Casual streetwear origins

Casual streetwear origins

Streetwear is a style of fashion rooted in the Californian surf culture and hip hop music. Although having existed for the past 25+ years, it's only in last decade that streetwear has cemented itself as a retail force in the fashion world. In 2018, the Supreme brand sold its stake at $1 billion - a shocking ROI for a company mostly known for selling hoodies and t-shirts.

But how did a somewhat disruptive movement followed by surfers and hip hop heads end up influencing the whole of the fashion industry?

The evolution of streetwear is a reflection of its dynamic and changeable history, which makes it hard to pinpoint its exact definition. Looking back in time, we can get an idea of how and where it all started to what it's become more recently. Since culture and lifestyle evolve over time, geographical location becomes a major factor. The Bay area or New York’s understanding of streetwear is totally different from Paris. Amsterdam, London, Melbourne, Tokyo and Berlin all have their unique history as well.

Style-icons are not the same today as they were 20 years ago. As Virgil Abloh is a pioneer in the streetwear scene today, LL Cool J was in the 90s and Dapper Dan was number one in the 80s. Clothes across the spectrum are getting more casual and drawing inspiration from sports - driving the popularity of items such as sneakers and sweatshirts. Hip-hop has grown from a subculture into the dominant musical form globally, surpassing rock.

The Bronx was infested with gang-culture, police brutality, violence, inequality and poverty in the 70s. From fights and riots, a new cultural movement towards peace and freedom started to emerge, which led to the birth of hip-hop. Where the people earlier used physical violence as an outlet for their anger – they now battled through music, street art and dancing.

The diverse population in the Bronx back then – Latino, Indian and Afro-American, added to a rich mix of culture, making youth proud of their ethnicity and background. It was about youth expressing themselves, being free and liberated from the masses that controlled the system. This movement supported a certain style - the B-boy look. B- boys were break-dancers and their style was characterized by Lee-jeans, tank tops or polo’s and Kangol-hats together with fat-laced Puma sneakers. The main aim was to break the rules and norms of fashion, just like they did with hip-hop music.
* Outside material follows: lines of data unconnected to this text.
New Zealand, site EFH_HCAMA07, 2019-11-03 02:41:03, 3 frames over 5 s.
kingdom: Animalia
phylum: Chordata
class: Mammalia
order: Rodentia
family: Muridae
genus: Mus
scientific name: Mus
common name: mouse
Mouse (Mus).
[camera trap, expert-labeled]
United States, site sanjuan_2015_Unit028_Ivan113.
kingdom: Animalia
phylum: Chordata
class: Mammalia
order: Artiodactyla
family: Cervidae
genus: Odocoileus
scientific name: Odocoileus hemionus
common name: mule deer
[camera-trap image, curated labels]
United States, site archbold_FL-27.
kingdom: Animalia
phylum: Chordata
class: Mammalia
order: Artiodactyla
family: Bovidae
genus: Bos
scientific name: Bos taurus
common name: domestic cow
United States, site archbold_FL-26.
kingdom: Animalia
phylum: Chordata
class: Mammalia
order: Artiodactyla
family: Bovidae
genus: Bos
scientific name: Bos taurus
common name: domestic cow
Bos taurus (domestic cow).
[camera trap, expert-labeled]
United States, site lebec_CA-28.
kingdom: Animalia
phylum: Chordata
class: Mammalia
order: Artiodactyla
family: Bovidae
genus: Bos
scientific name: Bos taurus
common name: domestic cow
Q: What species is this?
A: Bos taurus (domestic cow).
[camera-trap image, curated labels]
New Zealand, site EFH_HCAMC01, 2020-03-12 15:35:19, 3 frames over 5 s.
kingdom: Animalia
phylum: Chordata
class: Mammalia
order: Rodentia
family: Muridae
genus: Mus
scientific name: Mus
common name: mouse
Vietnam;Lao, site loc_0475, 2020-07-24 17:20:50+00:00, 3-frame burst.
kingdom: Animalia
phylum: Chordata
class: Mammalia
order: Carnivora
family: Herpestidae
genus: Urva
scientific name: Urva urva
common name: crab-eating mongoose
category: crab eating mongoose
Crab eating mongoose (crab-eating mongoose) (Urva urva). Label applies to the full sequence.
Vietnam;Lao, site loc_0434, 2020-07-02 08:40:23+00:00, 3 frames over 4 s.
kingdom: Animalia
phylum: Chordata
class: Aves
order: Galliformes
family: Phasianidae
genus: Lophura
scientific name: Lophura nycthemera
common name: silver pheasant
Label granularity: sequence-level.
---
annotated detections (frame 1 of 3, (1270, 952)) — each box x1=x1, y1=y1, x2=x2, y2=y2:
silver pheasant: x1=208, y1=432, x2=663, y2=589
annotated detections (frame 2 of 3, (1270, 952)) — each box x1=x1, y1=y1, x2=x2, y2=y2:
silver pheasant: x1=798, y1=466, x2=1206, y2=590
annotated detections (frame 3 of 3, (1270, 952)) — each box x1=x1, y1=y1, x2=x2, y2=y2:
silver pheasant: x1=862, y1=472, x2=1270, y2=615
Streetwear was not about having money; but rather about rising above the social injustice of the time and showing pride and integrity in who you were as an individual expressed in fashion style. In the 80s, streetwear began to merge with sportswear like Adidas, Nike and Reebok. High fashion came into the picture together with Harlem bootlegger Daniel “Dapper Dan” Day. He redefined luxury designs for the streets by using the pattern and logos of high fashion brands like Gucci, Louis Vuitton and Fendi and putting them on leather tracksuits, baseball caps and bomber jackets. With clients like Run DMC and Salt-N-Peppa, he paved the way for hip-hop and street culture. In 1992, Dan was forced to close down his shop and go underground after being sued by several luxury brands.

More than two decades later, Louis Vuitton and Kith are initiating collaborations with Supreme. Dapper Dan is partnering up with Gucci, despite being sued by the luxury brands for using their logo seventeen years ago - they are now united as one.

Supreme currently makes some of the best streetwear clothes at the moment. Though still looked at as a niche - its signatures - logo on clothes like hoodies and tees, ties to hip-hop, and a shared sense of culture - line up neatly with those wider shifts in the way younger generations of shoppers live and dress today.